Susi queue Where did it all go wrong, and why?

When the new authority for awarding student grants, Student Universal Support Ireland (Susi) was launched, in June last year, it was heralded as an “excellent example of public-service reform” by Minister for Education Ruairí Quinn.

It looked like a fantastic plan. The grants system would be centralised. Previously, 33 VECs and 33 local councils had dealt with grant applications. Now City of Dublin VEC would be responsible for the system.

Susi would consist of “an easy to use, online system of application”. Staff levels would be lower, down from 170 to 65. Savings, once the system was up and running, would be €5 million a year. But thousands of students are still waiting for their money.

The problems are being dealt with, but everyone agrees the process is too slow. It’s easy to pinpoint problems but hard to understand why some of them weren’t addressed before the system was rolled out.

Susi received more than 65,000 grant applications, all from new students. (Those already in the system are still dealt with by VECs and local authorities.) Numbers were up but not significantly.

The volume of documentation required from students, and the difficulty in obtaining forms, were underestimated, however. Students had to go through a means test with 15 financial indicators. Birth certs, proof of residence, previous education, and social-welfare and Revenue forms were all required.

Susi staff were dealing with 1.2 million pieces of documentation from students, as well as fielding calls and emails. Between October and November 35,000 emails overwhelmed the system, and workers were inundated with calls, up to 70 a day for each member of staff.

The staff of 65 turned out to be a woefully inadequate number. More were recruited, and then more. By November, the total was up to 180.

Not all of the problems were one-sided. Many applications that Susi received were incomplete, further increasing the workload. Susi says almost 9,000 applications are still incomplete. When students submit all their documentation every effort is made to provide a next-day decision.

The old system was not without its flaws, and cheques were often late. But, says Cat O’Driscoll, the Union of Students in Ireland’s vice-president for academic affairs, “In the old system, students generally got the letter saying they had been awarded the grant around October. They could show the letter to their landlord.”

On Wednesday, more than 30,000 student-grant applications had been approved, and payments made on more than 28,000 of those.
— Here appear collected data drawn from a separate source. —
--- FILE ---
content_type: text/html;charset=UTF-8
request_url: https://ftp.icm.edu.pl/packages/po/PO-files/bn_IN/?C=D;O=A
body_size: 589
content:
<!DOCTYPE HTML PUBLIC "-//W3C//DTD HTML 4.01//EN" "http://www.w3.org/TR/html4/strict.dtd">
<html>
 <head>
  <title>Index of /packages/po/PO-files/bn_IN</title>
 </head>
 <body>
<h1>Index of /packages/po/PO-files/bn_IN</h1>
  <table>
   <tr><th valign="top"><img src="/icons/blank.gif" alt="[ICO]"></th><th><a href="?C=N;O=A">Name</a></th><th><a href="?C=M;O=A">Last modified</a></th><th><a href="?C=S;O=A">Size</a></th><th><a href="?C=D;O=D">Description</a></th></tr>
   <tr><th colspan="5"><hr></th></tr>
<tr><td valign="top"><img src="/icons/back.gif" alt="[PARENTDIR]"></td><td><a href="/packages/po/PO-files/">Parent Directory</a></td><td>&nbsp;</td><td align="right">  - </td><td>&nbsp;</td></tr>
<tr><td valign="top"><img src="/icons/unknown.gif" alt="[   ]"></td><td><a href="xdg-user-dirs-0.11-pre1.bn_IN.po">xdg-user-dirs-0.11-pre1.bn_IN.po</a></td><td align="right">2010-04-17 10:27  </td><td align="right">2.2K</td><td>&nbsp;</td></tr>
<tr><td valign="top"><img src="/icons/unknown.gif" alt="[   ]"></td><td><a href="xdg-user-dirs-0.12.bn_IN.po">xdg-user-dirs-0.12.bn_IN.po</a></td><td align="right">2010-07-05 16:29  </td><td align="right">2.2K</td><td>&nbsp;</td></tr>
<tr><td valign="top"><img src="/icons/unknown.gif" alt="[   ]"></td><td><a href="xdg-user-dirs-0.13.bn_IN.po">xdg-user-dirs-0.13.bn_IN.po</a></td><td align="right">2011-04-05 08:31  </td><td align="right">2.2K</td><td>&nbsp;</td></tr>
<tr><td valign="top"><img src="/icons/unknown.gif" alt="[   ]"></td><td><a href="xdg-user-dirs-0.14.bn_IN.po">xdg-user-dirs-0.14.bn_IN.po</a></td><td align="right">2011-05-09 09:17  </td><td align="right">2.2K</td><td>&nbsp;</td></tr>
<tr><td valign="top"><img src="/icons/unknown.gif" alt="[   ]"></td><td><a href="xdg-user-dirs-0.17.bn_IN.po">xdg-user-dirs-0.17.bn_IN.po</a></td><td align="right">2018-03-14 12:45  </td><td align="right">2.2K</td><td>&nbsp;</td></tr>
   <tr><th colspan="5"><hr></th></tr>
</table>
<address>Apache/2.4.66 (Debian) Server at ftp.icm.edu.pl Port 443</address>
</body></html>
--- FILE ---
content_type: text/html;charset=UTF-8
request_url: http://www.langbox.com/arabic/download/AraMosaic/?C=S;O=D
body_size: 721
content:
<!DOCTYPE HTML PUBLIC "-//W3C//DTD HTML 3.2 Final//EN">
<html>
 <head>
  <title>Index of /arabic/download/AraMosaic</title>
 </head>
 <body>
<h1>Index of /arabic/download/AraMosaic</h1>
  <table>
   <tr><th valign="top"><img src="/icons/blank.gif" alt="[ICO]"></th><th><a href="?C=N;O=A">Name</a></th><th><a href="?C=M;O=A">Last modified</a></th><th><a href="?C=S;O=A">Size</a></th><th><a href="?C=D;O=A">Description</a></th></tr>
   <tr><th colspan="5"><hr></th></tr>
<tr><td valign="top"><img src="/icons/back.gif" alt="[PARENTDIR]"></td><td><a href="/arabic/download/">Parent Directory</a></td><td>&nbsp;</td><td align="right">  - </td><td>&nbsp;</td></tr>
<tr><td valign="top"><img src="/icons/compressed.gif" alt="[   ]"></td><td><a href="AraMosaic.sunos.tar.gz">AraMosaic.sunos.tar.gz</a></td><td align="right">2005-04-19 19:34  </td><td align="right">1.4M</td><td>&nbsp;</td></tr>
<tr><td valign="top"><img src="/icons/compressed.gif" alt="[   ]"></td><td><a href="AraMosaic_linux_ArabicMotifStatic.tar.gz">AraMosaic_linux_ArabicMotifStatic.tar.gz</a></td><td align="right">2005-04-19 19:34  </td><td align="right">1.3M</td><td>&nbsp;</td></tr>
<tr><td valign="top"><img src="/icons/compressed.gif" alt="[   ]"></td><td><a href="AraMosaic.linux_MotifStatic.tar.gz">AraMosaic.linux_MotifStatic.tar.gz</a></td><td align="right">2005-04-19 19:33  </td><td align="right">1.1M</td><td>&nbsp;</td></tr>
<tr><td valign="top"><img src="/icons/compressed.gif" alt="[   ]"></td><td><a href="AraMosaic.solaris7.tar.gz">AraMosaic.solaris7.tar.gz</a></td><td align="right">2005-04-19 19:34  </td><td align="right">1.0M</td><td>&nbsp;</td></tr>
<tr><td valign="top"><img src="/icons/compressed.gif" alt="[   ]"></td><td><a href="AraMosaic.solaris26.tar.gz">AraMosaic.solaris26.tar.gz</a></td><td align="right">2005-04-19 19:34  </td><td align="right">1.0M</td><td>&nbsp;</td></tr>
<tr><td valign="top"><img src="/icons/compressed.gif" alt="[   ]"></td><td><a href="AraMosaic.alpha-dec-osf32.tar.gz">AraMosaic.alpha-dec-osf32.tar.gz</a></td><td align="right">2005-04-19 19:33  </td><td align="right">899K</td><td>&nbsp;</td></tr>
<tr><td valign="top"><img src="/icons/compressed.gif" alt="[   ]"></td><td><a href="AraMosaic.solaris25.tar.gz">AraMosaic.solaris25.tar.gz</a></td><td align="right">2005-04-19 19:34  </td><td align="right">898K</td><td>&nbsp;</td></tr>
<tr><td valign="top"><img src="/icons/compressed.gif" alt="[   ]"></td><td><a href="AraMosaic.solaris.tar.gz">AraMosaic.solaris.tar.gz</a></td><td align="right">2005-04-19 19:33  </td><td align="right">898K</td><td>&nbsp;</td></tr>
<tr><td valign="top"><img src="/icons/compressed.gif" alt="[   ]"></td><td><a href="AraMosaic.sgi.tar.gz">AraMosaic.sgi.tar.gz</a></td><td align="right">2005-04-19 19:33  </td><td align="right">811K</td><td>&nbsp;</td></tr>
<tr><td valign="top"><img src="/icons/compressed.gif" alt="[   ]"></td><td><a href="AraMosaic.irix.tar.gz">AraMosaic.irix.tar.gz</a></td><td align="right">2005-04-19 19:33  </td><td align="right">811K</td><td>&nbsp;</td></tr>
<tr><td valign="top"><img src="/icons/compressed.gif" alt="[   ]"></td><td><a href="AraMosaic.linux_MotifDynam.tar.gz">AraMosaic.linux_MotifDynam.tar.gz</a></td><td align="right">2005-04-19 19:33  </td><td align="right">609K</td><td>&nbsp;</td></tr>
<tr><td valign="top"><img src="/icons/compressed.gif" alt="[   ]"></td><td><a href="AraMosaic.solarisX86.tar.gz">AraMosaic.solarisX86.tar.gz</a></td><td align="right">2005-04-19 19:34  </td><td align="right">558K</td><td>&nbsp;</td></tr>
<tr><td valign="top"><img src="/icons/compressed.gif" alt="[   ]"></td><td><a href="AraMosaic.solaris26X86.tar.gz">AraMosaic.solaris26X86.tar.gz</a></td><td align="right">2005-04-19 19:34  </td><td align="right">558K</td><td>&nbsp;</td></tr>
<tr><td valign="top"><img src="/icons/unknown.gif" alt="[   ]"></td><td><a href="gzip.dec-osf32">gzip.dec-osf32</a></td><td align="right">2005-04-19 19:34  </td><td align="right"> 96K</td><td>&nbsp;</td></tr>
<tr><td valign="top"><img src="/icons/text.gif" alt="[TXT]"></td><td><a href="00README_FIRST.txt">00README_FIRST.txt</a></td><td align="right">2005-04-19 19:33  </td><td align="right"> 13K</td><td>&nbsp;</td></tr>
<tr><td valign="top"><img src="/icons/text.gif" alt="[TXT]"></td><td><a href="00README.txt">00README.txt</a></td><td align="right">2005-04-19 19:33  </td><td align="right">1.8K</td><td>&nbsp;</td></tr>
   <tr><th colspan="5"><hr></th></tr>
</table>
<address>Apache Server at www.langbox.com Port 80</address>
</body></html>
Susi has now established links with the CAO, the Department of Social Protection and the Revenue Commissioners, so documentation can be accessed directly. Mistakes of the past are unlikely to be repeated, but it remains to be explained why they happened in the first place.

- GRAINNE FALLER

Wheels of misfortune The student who sleeps in his car

“John” is 32 and from Co Limerick. He’s a second-year electrical-engineering student, and for the past four months he has slept in his car during the week.

He has a mortgage on a house in negative equity, and is also supporting a partner and small child. When work as an electrician came to an end, he decided to go to college as a mature student.

He is still awaiting his grant. When it comes, it will cover only his overdue fees.

“I didn’t realise there wasn’t an accommodation grant,” he says.

Monday to Thursday, he sleeps in his car, usually on a Galway industrial estate.

“I have a duvet and fill up a hot-water bottle at a filling-station toilet. I wake really early with the cold. When college opens, I come in here and get warm.

“I go home on Fridays and come back Monday morning. I haven’t been able to afford to tax my car for six months, so I’m taking a risk every day I drive.

“By Thursday, I can smell my own body odour.”

John does make sure he eats hot food every day. “If I didn’t, my concentration would go totally.”

Instead of buying his textbooks, he copies pages from books owned by classmates.

John is being allowed to do the three-year course in two years, due to his previous experience, and is grimly determined to stick with it.

“When I qualify next year, I’ll never be out of work again,” he vows.